Necesito ayuda, necesito que esto se sume al historial de "Aquel chico...", no al humano detrás de él.

No lo pongan en mi cuenta personal... me arruinan la vida.

06 julio 2009

Un día más

Ha pasado mucho tiempo. Mucho tiempo desde que mi mente me pedía exhaustivamente que bailara con mis dedos sobre el escenario de plástico negro que asoma sobre mi mesa. Mucho tiempo desde que necesitaba escribir y leer lo que siento. Mucho tiempo desde que un nudo en mi pecho me forzaba a expresar sobre el papel.
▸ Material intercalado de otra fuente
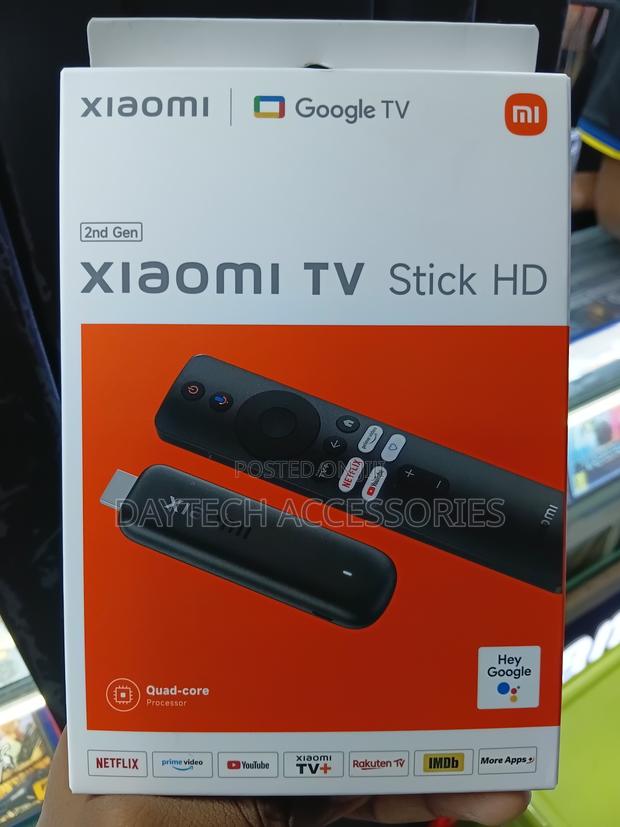 Xiaomi Tv Stick Resolution 2nd Generation With Google Tv - thumbnail 2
Era una cálida mañana de verano, y de nuevo seguía con mi rutinario trabajo, como cada día. No podía quejarme de nada de mi presente vida. Una esposa comprensiva, una familia que me quería, una buena casa,… ¿Quizás me pudiera quejar de la pasada? Fantasmas del pasado siempre aparecen frente a tus ojos cuanto menos te lo esperas y es probable que uno con silueta femenina se hubiera cruzado anoche en mi camino.
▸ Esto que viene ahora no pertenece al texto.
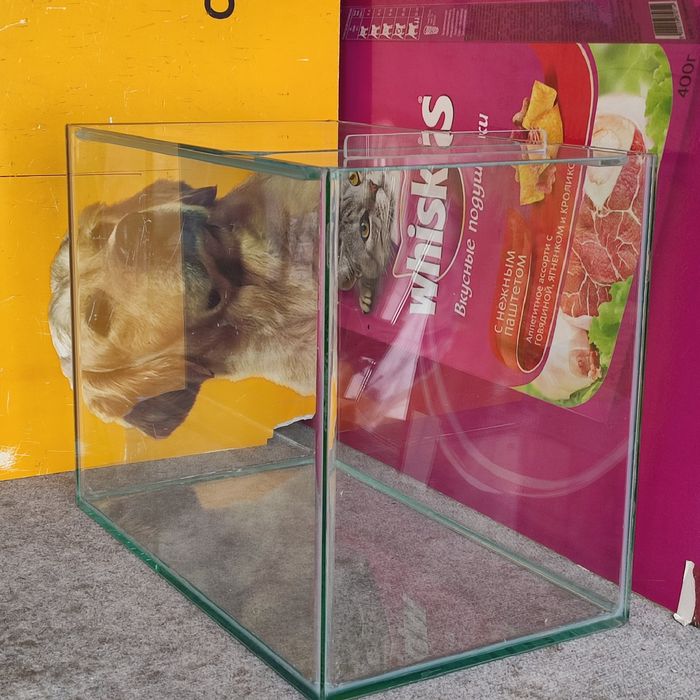 Акваріум 40л 550грн НОВИЙ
La noche pasada, tras terminar el trabajo de cada día, como cada día recojo mis cosas y me dirijo al vagón del metro que me lleva a mi casa, como cada día. Me cruzo con cientos de personas de la aturrullada ciudad, con prisa por llegar a casa para no hacer nada, infelices por no saber cómo alcanzar la felicidad, como marionetas que se mueven con los hilos del estrés. Yo soy parte de ellos, me muevo como ellos, miro al suelo como ellos sólo por no ver mi tristeza reflejada en los vacíos ojos de un desconocido. De repente tropiezo y me siento avergonzado y enojado por haber roto la monótona armonía de almas en pena. De mi boca salen instantáneamente dos palabras, “lo siento”. Palabras que resonaron en mi cabeza mientras levantaba la vista del pavimento de celosía para terminar encontrándome con una larga melena negra como el azabache que giró rápidamente dando paso a un rostro rosado decorado con una sonrisa de luz tenue. Mi alma cayó en la profundidad de sus ojos y cuando estaba ya en el quinto infierno de Dante pude recuperar el aliento. Quien un día fue mi ángel era ahora mi verdugo. Ya había olvidado su cuerpo, ya había olvidado su roce y su aroma. ¿Por qué nuestros destinos habían vuelto a cruzarse? ¿Por qué me dolía el pecho? Su sonrisa se truncó, y mis disculpas se perdieron en el aire.